Qualité de la laine :
- Hydro-régulatrice
- Isolante
- Ignifuge (seule fibre autorisée dans les discothèques, les trains et les avions car elle ne dégage pas de fumée toxique)
- Facile à nettoyer.

La transformation de la laine est beaucoup moins coûteuse en énergie que l’utilisation d’autres fibres produites à partir de pétrole telles que le nylon, l’acrylique ou le polyester : C’est un produit durable.

Enfin pour produire de la laine il est essentiel de la carder et de la peigner, deux procédés qu'il est primordial de bien maîtriser pour produire une laine de qualité. Or nous dit Laurent ce n’est pas évident de savoir ce que renferme ces pratiques qui autrefois étaient une occupation usuelle dans les fermes. De plus il n’existe en France que très peu de machines spécialisées dans le cardage et seulement trois filatures de laine cardée encore en activité ( la filature de Fonty à Rougnat (Creuse), la filature de Garrot à Castres) et la filature Terrade Felletin qui vendent entre autres du fil provenant de troupeaux élevés sur le territoire français.

Berger, bergère : un métier en re-devenir

On associe souvent le métier de berger à une image d’Epinal, mais contrairement à ce que l’on peut penser cette profession est en plein re-devenir. Alors que seuls les hommes gardaient les troupeaux depuis 8 000 ans, à cause des conditions de vie très dures en estive (abris spartiates; conditions météorologiques souvent difficiles; heures de marche, journées interminables ponctuées de nombreuses tâches à effectuer : traite, fabrication du fromage, la surveillance des troupeaux, parfois l’attaque d’un ours..) les femmes s’y mettent depuis les années 1990.

C’est à partir de cette date que l’Europe institue des normes sanitaires pour la fabrication des fromages en montagne. Nécessitant de lourds investissements à un secteur agonisant, la mesure ressemble à un coup de grâce; elle va en fait contribuer à sauver la profession. Bien inspirés, certains en profitent pour moderniser l’ensemble des abris en y installant eau courante et sanitaires, et en aménageant une chambre séparée de la pièce à vivre. Une petite révolution dans le monde de la bergerie. Les femmes peuvent alors prendre leur place. Elles représentent environ 25% des pasteurs. Comme Béatrice notre bergère-formagère en Ardèche

Si le métier attire de nouveau, c’est qu’il est aujourd’hui possible de devenir berger sans vivre comme au Moyen Age. Et même de mener une vie conjugale, dans les montagnes, il y a désormais des bergères, mais aussi des femmes de bergers.

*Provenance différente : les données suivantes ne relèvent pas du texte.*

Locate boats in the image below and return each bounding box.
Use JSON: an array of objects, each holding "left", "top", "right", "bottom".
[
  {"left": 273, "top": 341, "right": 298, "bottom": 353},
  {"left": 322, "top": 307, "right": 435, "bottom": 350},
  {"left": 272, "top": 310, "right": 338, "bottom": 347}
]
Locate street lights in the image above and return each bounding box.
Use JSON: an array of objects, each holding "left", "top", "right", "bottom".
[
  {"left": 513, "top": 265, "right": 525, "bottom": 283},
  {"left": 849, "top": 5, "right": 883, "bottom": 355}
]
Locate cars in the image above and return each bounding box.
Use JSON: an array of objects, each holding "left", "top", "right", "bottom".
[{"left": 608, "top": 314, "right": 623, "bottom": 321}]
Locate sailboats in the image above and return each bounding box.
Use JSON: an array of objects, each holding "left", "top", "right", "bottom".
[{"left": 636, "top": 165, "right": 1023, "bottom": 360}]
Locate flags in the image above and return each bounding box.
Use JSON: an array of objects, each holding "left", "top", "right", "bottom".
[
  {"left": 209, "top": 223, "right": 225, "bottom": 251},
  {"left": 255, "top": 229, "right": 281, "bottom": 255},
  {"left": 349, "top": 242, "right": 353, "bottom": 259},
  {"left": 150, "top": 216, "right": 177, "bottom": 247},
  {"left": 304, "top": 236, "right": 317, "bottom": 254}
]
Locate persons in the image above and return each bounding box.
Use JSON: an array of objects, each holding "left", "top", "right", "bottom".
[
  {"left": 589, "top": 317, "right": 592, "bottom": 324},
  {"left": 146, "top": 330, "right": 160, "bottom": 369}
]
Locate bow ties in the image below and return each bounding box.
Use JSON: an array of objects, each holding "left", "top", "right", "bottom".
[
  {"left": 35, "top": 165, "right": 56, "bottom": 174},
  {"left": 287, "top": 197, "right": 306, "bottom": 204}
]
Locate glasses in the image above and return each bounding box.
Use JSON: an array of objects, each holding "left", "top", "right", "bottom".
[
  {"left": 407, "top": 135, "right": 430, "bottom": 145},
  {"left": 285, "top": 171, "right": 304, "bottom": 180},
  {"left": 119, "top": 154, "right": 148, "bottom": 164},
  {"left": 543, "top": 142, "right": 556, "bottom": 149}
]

Souvent issus de la ville ces bergers d’un nouveau genre, ont suivi des formations berger-vacher transhumant, le métier est devenu d’une réelle technicité: produire un bon fromage, soigner un troupeau de 500 têtes, diriger un chien à distance, s’adapter à la météo, connaître les richesses et les dangers de la montagne, ainsi que la faune et la flore des divers milieux montagnards. N’est pas berger qui veut. Quant aux femmes elles se débrouillent si bien que certains agriculteurs refusent même d’embaucher des garçons pour garder leurs troupeaux !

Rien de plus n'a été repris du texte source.